YOUR OBJECTIVE ▸
Exclude images and print all the records verbatim.

STORED DATA ▸
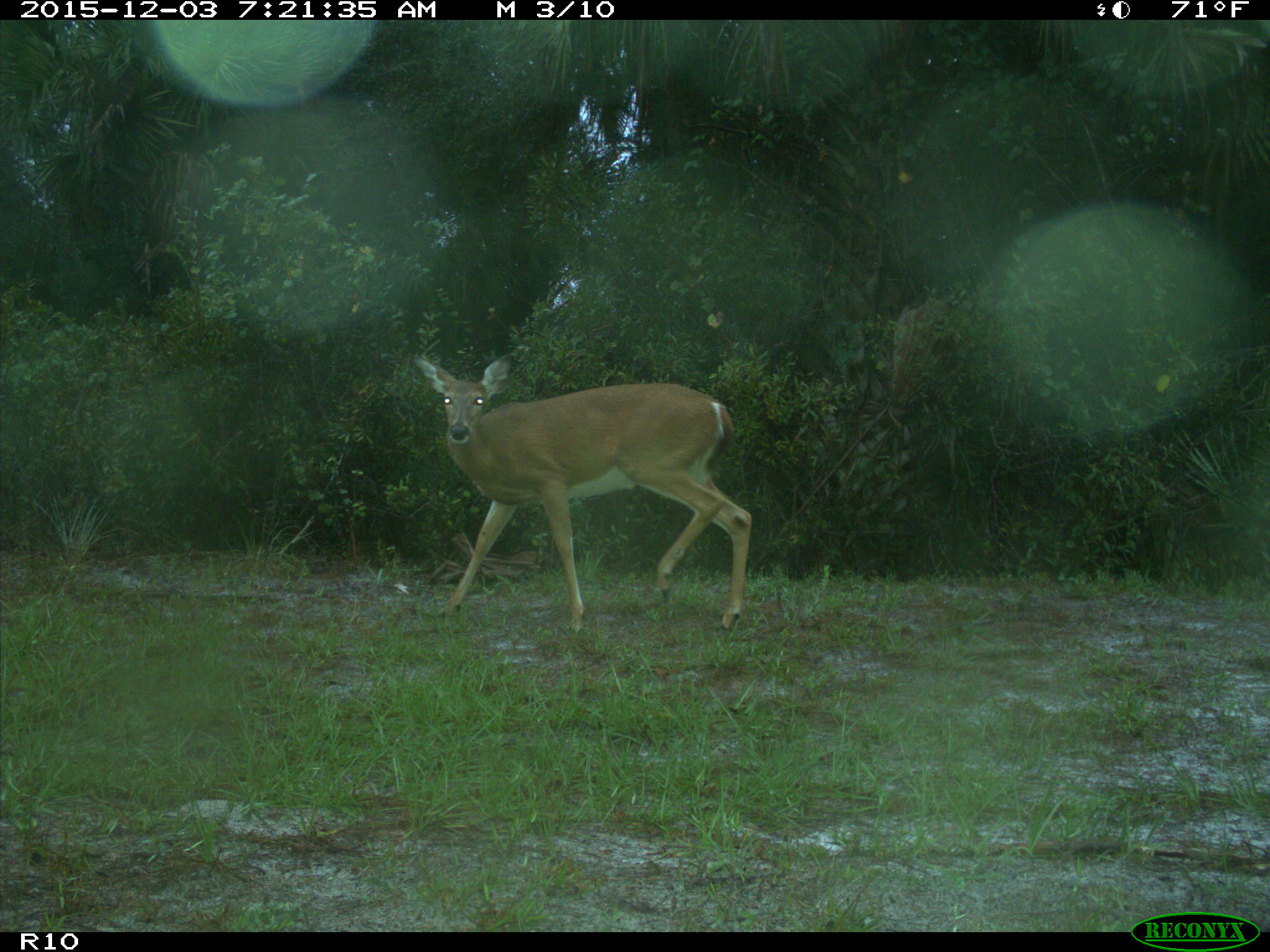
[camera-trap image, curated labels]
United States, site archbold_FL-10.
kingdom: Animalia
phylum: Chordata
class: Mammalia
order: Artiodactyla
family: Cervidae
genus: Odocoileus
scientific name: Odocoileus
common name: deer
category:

ANSWER BOX ▸
[camera-trap image, curated labels]
United States, site archbold_FL-10.
kingdom: Animalia
phylum: Chordata
class: Mammalia
order: Artiodactyla
family: Cervidae
genus: Odocoileus
scientific name: Odocoileus
common name: deer
category:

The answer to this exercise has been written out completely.